Exercise prompt
Write out the material word for word, starting at the line that contains "What amount of" and ending at the end of the material.

Input for this task
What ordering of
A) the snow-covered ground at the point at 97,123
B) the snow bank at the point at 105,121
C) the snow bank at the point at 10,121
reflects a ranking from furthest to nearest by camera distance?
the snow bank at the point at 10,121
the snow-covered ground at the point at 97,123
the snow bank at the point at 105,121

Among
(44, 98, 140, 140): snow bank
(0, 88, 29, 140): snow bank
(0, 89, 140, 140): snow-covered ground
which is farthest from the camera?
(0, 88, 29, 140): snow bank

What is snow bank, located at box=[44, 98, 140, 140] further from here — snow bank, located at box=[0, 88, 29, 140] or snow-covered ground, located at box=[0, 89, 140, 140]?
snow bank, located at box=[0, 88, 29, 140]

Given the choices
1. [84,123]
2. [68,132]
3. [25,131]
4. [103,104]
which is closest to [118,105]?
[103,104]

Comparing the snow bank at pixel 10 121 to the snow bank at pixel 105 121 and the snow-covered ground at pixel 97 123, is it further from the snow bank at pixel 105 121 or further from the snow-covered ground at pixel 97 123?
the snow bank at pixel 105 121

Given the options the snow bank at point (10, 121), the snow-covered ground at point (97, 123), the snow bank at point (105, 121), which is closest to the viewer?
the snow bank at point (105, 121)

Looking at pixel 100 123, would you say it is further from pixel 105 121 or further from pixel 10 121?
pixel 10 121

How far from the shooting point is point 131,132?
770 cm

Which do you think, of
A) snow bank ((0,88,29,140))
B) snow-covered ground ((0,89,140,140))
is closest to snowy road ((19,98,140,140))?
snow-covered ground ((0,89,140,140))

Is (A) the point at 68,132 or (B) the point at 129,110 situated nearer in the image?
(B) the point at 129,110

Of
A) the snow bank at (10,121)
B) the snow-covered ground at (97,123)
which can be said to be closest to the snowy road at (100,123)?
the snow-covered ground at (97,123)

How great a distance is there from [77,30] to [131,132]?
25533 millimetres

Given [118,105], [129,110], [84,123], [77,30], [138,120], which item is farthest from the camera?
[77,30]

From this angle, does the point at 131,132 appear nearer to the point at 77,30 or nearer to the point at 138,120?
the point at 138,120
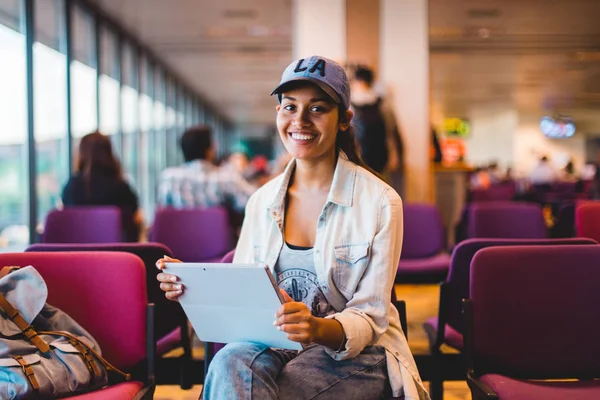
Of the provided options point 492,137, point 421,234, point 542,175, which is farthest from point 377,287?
point 492,137

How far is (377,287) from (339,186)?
0.96ft

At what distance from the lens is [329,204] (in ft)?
5.13

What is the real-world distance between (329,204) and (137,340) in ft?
2.32

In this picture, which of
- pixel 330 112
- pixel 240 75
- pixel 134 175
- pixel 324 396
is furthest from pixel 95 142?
pixel 240 75

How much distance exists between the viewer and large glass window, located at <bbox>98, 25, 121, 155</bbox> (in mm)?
8062

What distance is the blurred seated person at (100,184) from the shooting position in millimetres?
3996

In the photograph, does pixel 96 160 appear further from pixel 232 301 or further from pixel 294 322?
pixel 294 322

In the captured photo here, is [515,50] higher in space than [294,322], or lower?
higher

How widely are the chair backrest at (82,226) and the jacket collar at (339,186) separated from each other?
2.14 meters

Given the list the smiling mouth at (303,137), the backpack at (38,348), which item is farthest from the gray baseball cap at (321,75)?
the backpack at (38,348)

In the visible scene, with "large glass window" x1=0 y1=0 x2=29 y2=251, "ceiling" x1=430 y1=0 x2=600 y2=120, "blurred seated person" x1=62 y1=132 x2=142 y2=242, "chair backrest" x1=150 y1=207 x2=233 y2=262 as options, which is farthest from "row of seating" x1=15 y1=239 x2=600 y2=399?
"ceiling" x1=430 y1=0 x2=600 y2=120

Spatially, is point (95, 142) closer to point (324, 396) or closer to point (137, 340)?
point (137, 340)

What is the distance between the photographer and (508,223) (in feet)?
11.6

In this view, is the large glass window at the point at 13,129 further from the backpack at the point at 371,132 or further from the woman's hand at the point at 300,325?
the woman's hand at the point at 300,325
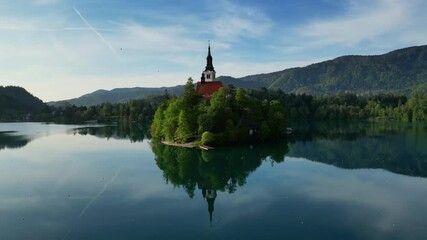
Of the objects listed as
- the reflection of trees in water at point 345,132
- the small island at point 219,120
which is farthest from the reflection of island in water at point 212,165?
the reflection of trees in water at point 345,132

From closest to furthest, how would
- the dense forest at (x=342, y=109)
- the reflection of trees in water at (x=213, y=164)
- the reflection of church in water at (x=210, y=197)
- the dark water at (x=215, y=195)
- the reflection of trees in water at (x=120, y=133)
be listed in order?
1. the dark water at (x=215, y=195)
2. the reflection of church in water at (x=210, y=197)
3. the reflection of trees in water at (x=213, y=164)
4. the reflection of trees in water at (x=120, y=133)
5. the dense forest at (x=342, y=109)

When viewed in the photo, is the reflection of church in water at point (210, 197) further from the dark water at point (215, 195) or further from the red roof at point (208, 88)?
the red roof at point (208, 88)

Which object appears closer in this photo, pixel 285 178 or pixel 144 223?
pixel 144 223

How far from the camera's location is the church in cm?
9744

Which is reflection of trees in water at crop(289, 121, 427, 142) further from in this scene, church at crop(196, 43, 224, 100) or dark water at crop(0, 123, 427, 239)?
dark water at crop(0, 123, 427, 239)

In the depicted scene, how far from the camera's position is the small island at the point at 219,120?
72250 mm

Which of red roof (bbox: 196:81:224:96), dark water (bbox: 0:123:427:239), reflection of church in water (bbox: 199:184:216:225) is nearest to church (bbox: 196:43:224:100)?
red roof (bbox: 196:81:224:96)

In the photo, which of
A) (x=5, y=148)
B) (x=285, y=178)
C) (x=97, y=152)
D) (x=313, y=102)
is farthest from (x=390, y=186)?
(x=313, y=102)

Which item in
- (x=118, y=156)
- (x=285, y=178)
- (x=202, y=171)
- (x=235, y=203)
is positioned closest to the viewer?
(x=235, y=203)

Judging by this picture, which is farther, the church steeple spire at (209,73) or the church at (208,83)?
the church steeple spire at (209,73)

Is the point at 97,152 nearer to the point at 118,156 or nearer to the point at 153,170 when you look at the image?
the point at 118,156

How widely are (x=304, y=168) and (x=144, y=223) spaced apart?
30004mm

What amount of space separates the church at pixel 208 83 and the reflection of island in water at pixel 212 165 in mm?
25762

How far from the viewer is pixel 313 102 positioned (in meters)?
188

Result below
What amount of space separates the church at pixel 208 83 and the reflection of island in water at pixel 212 165 in mm?
25762

How far from the viewer is pixel 313 102 positioned (in meters)?
188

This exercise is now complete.